__Material provided__:
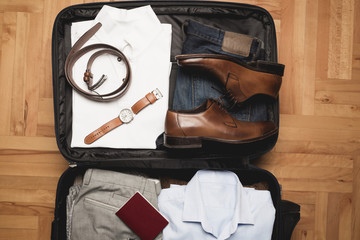 Open traveler's bag with men clothing, accessories, wallet, leather shoes, passport and watch. Travel and vacations concept.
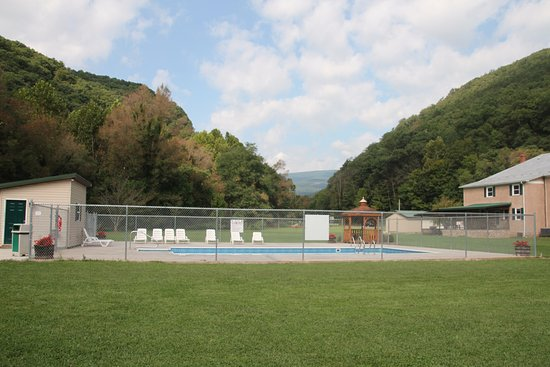 Cabins, WV: The outdoor pool adjacent to a large field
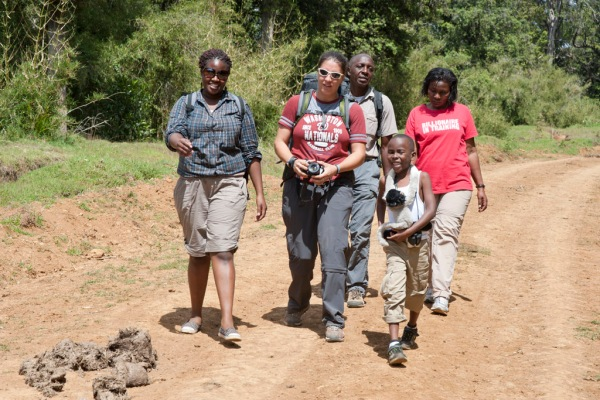 Barbra, Eugenia, Njenga, Freddy, Maito, and Tristan veer to the left to avoid a little elephant dung.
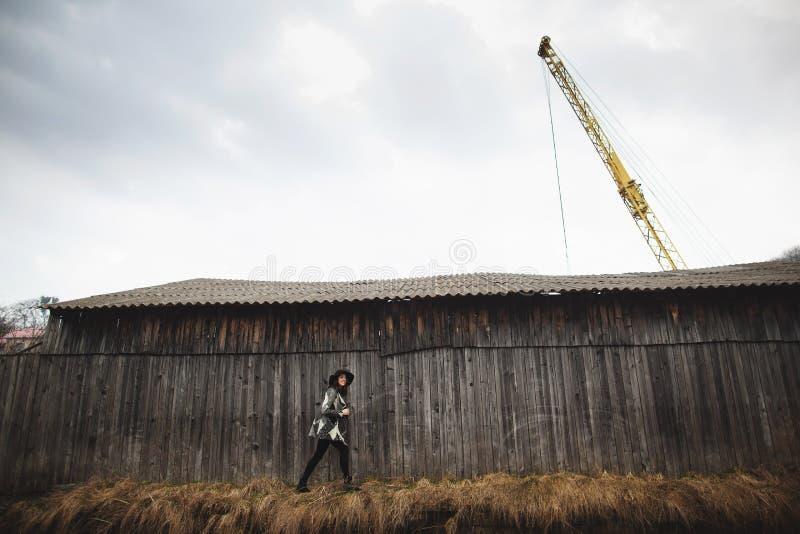 Όμορφο κορίτσι με μακρυμάλλη και μαύρο καπέλο, στάσεις στο υπόβαθρο του εκλεκτής ποιότητας παλαιού ξύλινου σπιτιού στοκ εικόνα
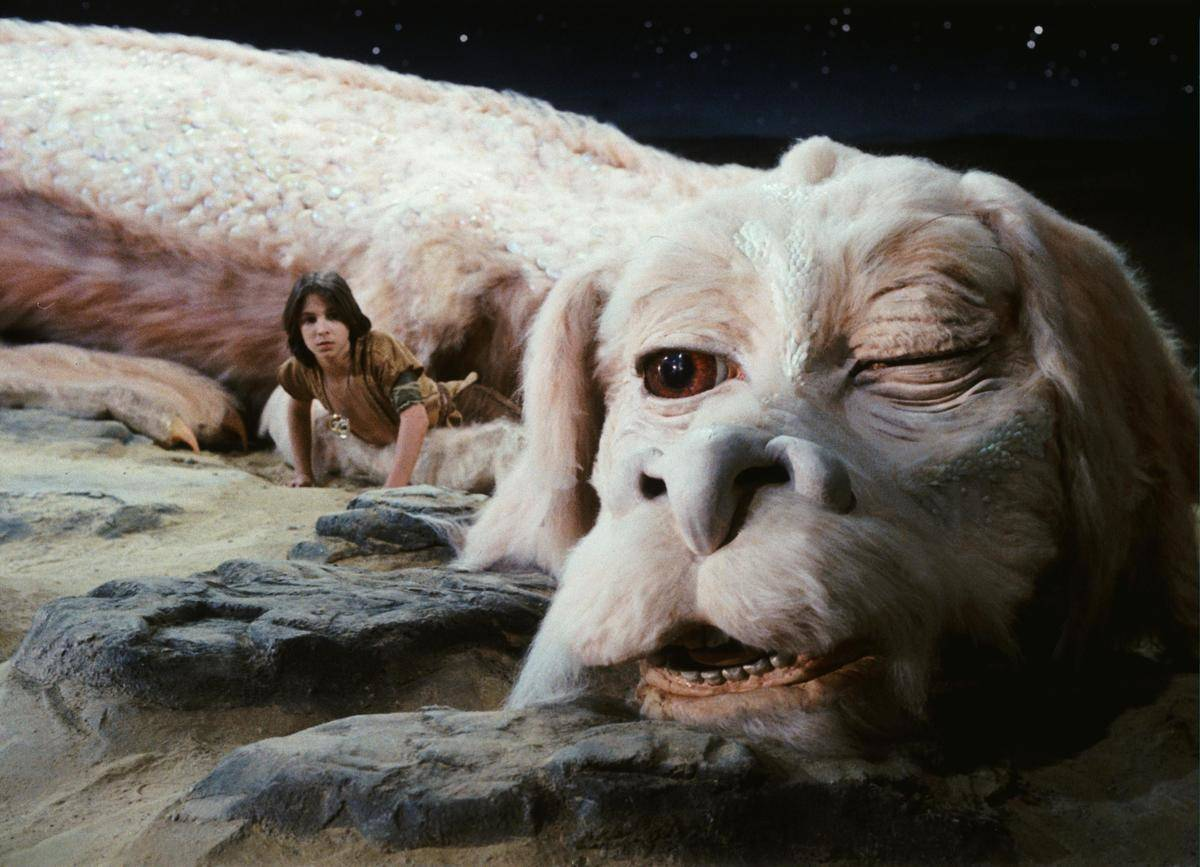 a boy and mythical creature in the neverending story
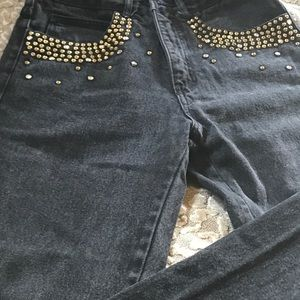 Black jeans with studded pockets
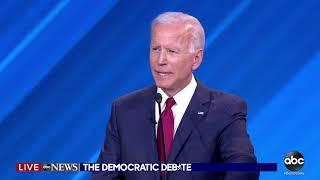 Protesters rush stage, interrupt Joe Biden at Democratic debate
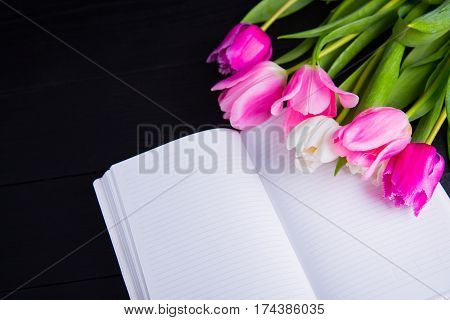 Bouquet Of Tender Pink Tulips And Open Notebook On Black Wooden Background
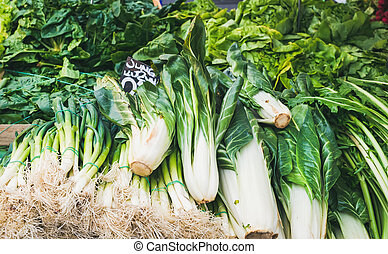 Various fresh green vegetables and herbs on market stall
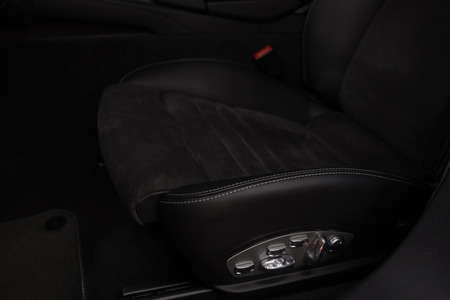 Black leather seat in sport car. Interior detail.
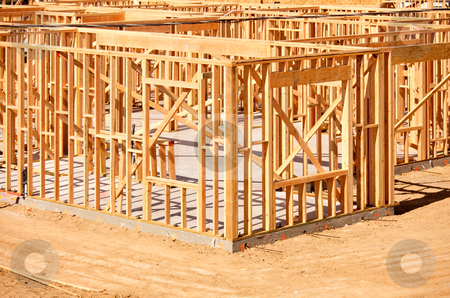 New Home Construction Framing stock photo, New Residential Home Construction Framing Site Just Before the Roofing Phase. by Andy Dean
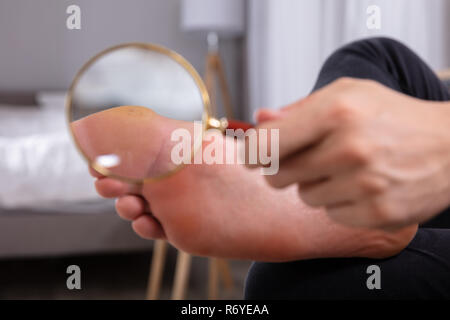 Close-up Of A Man's Hand Holding Magnifying Glass In Front Of His Feet - Stock Photo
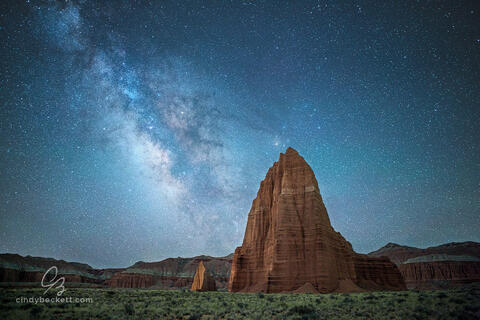 The Milky Way rises above the iconic monoliths, Temple of the Sun and Temple of the Moon, in Capitol Reef National Park, Utah.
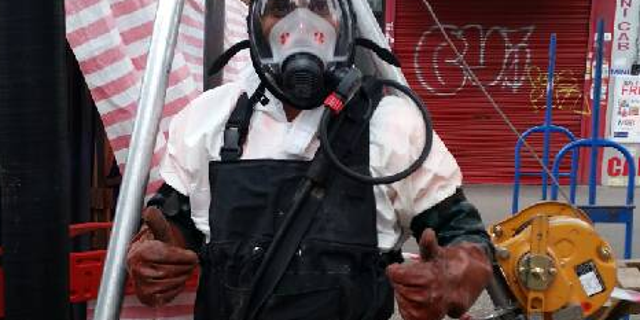 A workman in protective clothing prepares to go into the sewer.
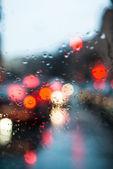 Blurred light through a wet windshield — ストック写真
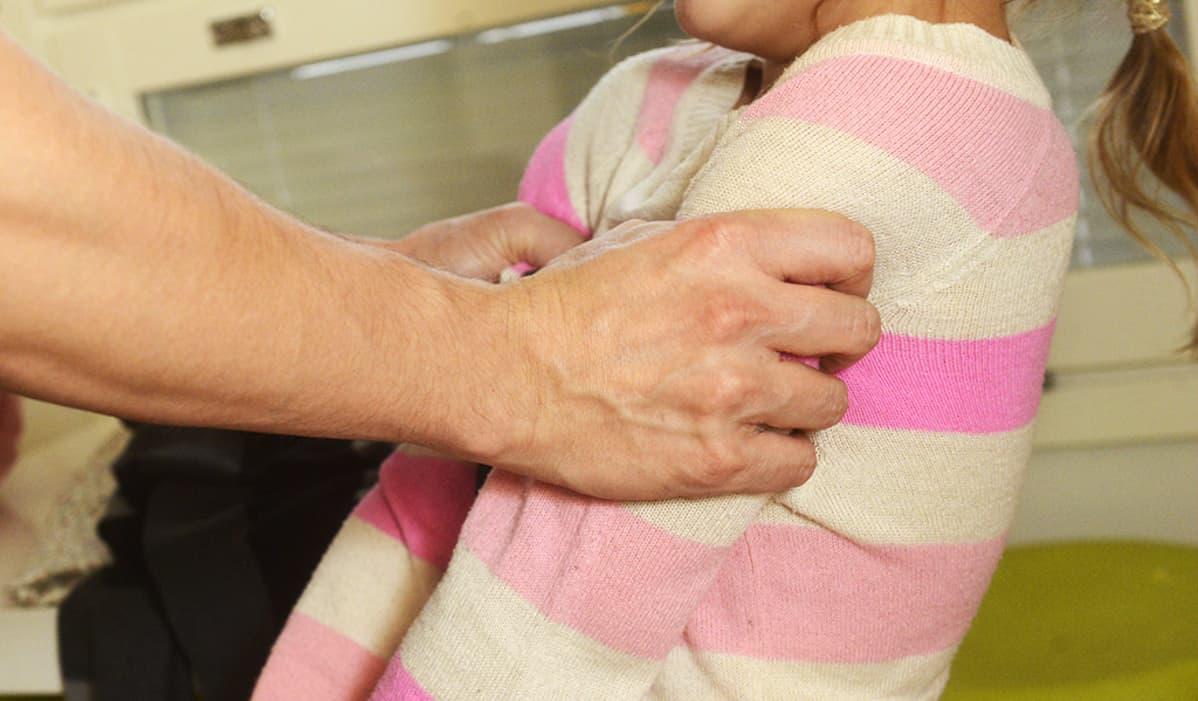 Lasta ravistetaan käsistä.
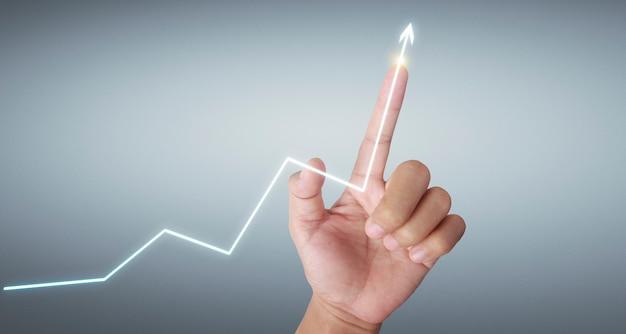 財務指標と会計市場チャートの手で触れるグラフ
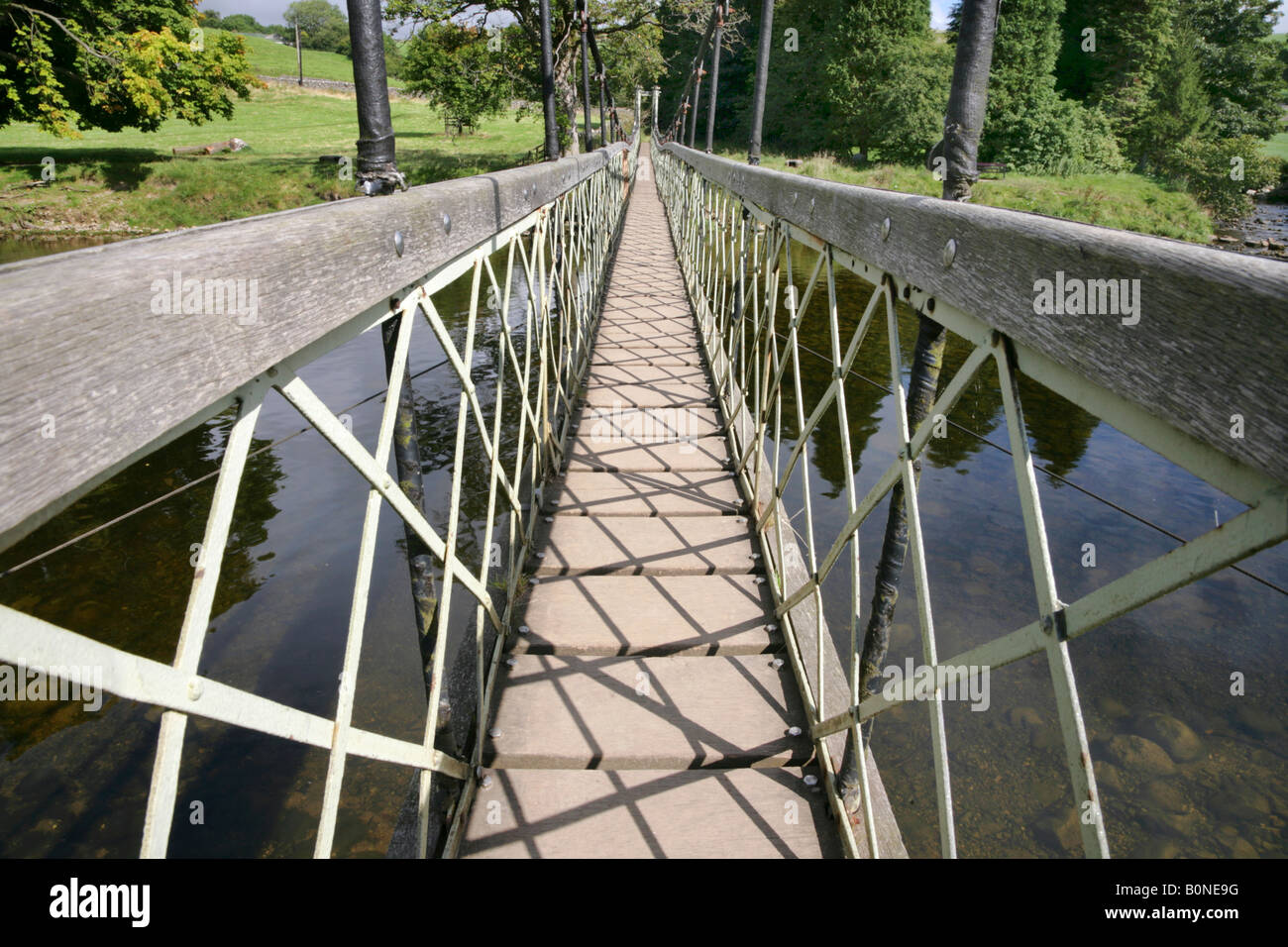 Suspension footbridge over the River Wharfe near Hebden, Yorkshire Dales. Stock Photo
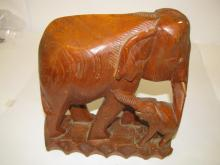 Vintage carved wood mother and baby elephant on box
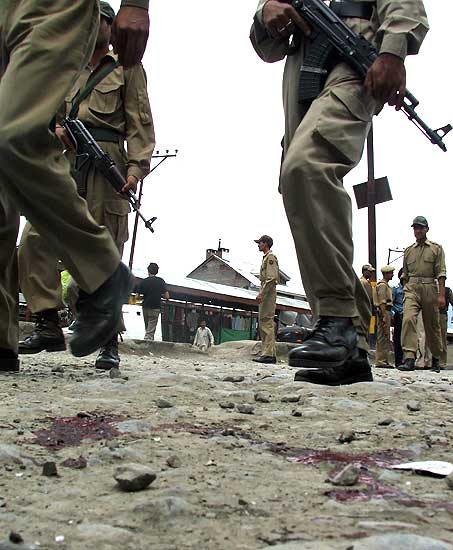 Policemen inspect the place in Batamaloo Srinagar where militants shot and injured a Special Police Officer on Friday
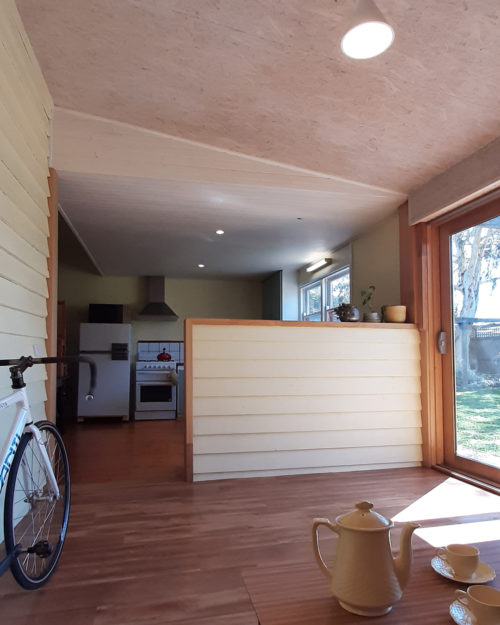 Raked ceiling in sun room with white washed OSB and painted weatherboards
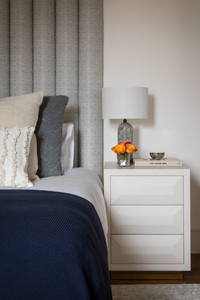 Bed with vertical scalloping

__What you will do__: Look for the line that contains "A workman in", then please copy it and the rest of the lines through the end of the data, pictures excluded.

__Your response__:
 A workman in protective clothing prepares to go into the sewer.
 Blurred light through a wet windshield — ストック写真
 Lasta ravistetaan käsistä.
 財務指標と会計市場チャートの手で触れるグラフ
 Suspension footbridge over the River Wharfe near Hebden, Yorkshire Dales. Stock Photo
 Vintage carved wood mother and baby elephant on box
 Policemen inspect the place in Batamaloo Srinagar where militants shot and injured a Special Police Officer on Friday
 Raked ceiling in sun room with white washed OSB and painted weatherboards
 Bed with vertical scalloping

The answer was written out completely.